Thursday, December 20, 2012

#17 - Fiendish Revelations

A Seren village
Here, as the PCs take a much-needed rest in the goblin laboratory, the narrative is picked up by the Seren barbarian, Magnus, Bringer of Fire.

*          *          *

Finally! Some rest!

We woke up, rested and healed. While we slept, another change had come over us, also. It was as if some smoky mist had cleared and we were revealed to be newly made, but more like our true dragon selves.  Each of us had developed into a better version of himself; Doongal’s hammer now glows with powerful forge-light, for instance.

Cyzicus read his letter from the undead wight or ghastling we had killed, now known to be the remains of the ranger called Wolaf. Here it is, as relayed by Cyzicus in the Common tongue:

Koruun,

I am no chronicler. I am ill-suited to this task. But there is no other. Claviger has perished, and I cannot recover his body. Who do I pray to for the soul of a warforged? Onatar? Eberron herself? Does his soul roam Dolurrh or has his story ended? His death is on my conscience. I condemned him to this.

I must write of what I know, but I am dying. My wounds will not close. I must write swiftly.

I have learned what befell Paluur Draal, the City of the South. Once it was the southern bastion of the Dhakaani Empire. But as the Lords of Xoriat overwhelmed the other parts of the empire, the Governor became paranoid and desperate. He knew the horrors of the Daelkyr would soon reach his doorstep. From a deep pit within the mountain, he heard a distant voice. He coaxed it, made sacrifices, and found a way to make direct contact with it. The Governor listened, and formed a pact with it. Something slumbering in the depths, accepting its aid in defending his city from the aberrations of the Daelkyr.

But the cost was greater than the boon. His lieutenants became possessed by demons, and the Governor himself transformed into a creature of death and ravenous hunger. He fed on his own people and publicly executed citizens for the slightest infractions. The dar did their best to resist the Governor and his new regime. At great cost, they succeeded, driving their demon-possessed lords back into the vault of the mountain and sealing it with doors only the Emperor himself would be able to open.

We were wrong about Paluur Draal. The monsters that destroyed this place came from below—but it was not the daelkyr, at least not at first. The armies of Xoriat found a broken populace when they arrived and found it easy to slay or enslave those who remained.

I cannot prove any of this. I have learned this much from the mind of the creature that killed Claviger, that has killed me. It spoke truths in my mind that burn me still. They burrow through my skull like a relentless worm. Through it I have learned the name of the being the Governor came to serve, and I cannot get it out of my head. To think it is to fear it, to speak it is to weaken its bonds. I dare not write it. In turn, I know it knows of me now, where I came from, what I fight for, and the fact that I came here alone. Even without your approval, old friend. I am trapped here.

....

◆ **Instructions to follow**
Reproduce the Fiendish Revelations post word for word, starting with "But the cost" and going on through "those who remained.".

◆ **Information provided**
....

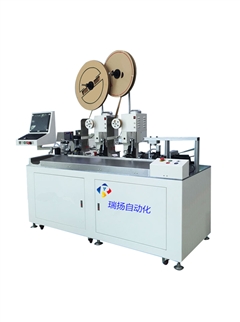 全自动穿胶壳端子机  RY-288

....

◆ **The completed task**
But the cost was greater than the boon. His lieutenants became possessed by demons, and the Governor himself transformed into a creature of death and ravenous hunger. He fed on his own people and publicly executed citizens for the slightest infractions. The dar did their best to resist the Governor and his new regime. At great cost, they succeeded, driving their demon-possessed lords back into the vault of the mountain and sealing it with doors only the Emperor himself would be able to open.

We were wrong about Paluur Draal. The monsters that destroyed this place came from below—but it was not the daelkyr, at least not at first. The armies of Xoriat found a broken populace when they arrived and found it easy to slay or enslave those who remained.